On Friday, the pontiff has called Cardinal Sean Brady of Armagh and Archbishop Diarmuid Martin of Dublin (respectively, above right and left) -- the president and vice-president of the Irish bishops -- to an unusual roundtable audience that'll likewise include officials of the Curial dicasteries with relevant competence, and the nuncio to Dublin, Archbishop Giuseppe Leanza, whose office was faulted by the state inquiry for its failure to reply to the commission's requests for information (a result the Vatican blamed on the inquiry's failure to go through the proper diplomatic channels).
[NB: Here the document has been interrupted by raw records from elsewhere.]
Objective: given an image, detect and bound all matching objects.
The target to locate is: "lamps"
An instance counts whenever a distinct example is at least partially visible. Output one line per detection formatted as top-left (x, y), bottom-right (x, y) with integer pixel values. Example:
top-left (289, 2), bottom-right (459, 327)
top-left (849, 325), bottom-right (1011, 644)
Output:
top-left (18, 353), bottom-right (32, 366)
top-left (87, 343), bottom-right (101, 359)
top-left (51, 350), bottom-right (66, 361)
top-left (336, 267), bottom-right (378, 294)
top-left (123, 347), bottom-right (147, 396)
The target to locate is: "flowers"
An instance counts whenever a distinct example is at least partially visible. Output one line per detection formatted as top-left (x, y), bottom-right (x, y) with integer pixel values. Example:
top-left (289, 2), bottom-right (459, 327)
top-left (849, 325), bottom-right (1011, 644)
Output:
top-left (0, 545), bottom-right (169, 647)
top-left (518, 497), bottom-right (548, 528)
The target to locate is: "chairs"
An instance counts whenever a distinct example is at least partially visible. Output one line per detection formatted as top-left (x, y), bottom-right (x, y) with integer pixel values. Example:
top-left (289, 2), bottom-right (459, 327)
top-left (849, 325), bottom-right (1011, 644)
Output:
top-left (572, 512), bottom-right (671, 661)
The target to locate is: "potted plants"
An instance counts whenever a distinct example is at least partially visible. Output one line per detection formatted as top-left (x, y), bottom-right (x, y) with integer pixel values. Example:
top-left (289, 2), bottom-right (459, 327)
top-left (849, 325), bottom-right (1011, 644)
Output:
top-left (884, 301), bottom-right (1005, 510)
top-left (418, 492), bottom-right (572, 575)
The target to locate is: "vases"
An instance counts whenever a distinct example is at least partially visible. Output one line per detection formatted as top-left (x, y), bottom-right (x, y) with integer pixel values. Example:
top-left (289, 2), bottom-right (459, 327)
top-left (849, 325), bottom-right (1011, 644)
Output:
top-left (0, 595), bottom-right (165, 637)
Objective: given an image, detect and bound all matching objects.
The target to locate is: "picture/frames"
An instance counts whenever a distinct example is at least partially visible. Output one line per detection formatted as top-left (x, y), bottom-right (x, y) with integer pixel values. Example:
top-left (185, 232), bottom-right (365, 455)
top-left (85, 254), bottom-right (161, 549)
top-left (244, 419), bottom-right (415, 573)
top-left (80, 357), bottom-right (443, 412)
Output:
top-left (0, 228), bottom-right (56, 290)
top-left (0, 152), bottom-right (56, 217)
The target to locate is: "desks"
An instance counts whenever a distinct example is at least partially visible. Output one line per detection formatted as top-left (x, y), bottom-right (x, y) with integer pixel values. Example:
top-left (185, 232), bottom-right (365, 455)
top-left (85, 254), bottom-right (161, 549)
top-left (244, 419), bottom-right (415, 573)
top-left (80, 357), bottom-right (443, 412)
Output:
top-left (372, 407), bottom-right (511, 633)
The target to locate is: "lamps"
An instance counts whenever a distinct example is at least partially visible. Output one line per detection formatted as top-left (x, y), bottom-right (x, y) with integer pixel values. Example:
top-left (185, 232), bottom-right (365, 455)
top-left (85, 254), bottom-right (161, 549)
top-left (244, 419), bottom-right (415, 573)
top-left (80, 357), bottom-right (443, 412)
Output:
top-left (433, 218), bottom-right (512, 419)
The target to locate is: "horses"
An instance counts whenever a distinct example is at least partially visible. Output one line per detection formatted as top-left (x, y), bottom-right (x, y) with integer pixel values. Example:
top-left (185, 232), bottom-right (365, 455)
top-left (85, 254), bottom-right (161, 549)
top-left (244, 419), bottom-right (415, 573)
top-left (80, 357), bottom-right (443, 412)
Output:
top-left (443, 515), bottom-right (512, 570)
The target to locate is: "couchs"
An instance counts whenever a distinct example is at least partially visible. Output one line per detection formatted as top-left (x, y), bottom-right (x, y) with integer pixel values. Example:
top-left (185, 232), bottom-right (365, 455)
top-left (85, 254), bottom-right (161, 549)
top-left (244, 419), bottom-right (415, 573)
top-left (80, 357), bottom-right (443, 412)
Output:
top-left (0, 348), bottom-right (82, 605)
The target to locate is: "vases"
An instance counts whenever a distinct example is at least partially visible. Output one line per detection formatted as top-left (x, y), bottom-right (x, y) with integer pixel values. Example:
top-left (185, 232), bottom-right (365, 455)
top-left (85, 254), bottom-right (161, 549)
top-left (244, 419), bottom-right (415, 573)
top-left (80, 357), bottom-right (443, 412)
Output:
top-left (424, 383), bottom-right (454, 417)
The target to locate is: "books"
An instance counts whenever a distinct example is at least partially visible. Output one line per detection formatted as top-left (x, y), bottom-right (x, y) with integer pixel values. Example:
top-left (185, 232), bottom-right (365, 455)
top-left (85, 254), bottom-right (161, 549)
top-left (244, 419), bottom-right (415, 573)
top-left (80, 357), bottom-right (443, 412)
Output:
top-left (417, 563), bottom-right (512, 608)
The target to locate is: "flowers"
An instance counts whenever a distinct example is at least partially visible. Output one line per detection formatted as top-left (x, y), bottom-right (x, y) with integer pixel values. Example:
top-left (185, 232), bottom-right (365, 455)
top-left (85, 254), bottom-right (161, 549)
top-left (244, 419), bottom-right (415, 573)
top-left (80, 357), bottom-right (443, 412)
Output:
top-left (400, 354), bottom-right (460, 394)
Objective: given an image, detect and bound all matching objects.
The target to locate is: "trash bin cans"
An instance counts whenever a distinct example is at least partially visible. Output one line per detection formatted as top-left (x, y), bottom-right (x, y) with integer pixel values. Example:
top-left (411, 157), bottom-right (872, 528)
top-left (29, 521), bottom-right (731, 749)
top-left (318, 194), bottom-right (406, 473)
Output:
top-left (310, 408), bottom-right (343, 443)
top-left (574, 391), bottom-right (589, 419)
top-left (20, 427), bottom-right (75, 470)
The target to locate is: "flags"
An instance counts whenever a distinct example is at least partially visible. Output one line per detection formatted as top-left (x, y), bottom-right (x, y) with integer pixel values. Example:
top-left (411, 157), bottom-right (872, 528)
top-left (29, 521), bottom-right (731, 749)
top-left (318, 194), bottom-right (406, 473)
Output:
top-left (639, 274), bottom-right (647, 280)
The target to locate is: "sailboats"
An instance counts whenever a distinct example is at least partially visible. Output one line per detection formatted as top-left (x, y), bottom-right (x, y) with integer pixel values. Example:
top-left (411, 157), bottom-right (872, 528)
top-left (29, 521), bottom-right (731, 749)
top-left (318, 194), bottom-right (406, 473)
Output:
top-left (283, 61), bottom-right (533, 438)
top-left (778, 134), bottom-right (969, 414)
According to multiple reports, an e.mailed statement from the Holy See's lead spokesman, Jesuit Fr Federico Lombardi, said that Benedict wants "information and an evaluation" on the report's fallout, ostensibly in order to craft a Vatican response. For his part, however, Brady told today's Irish Times that he intended to convey "the anger and dismay among the people" at the report's findings of a decades-long cover-up of abusive clergy carried out by four successive Dublin archbishops and their top staffs.

The cardinal-primate likewise told the paper that the inquiry's correspondence to the Holy See and the Dublin nunciature "should have been acknowledged."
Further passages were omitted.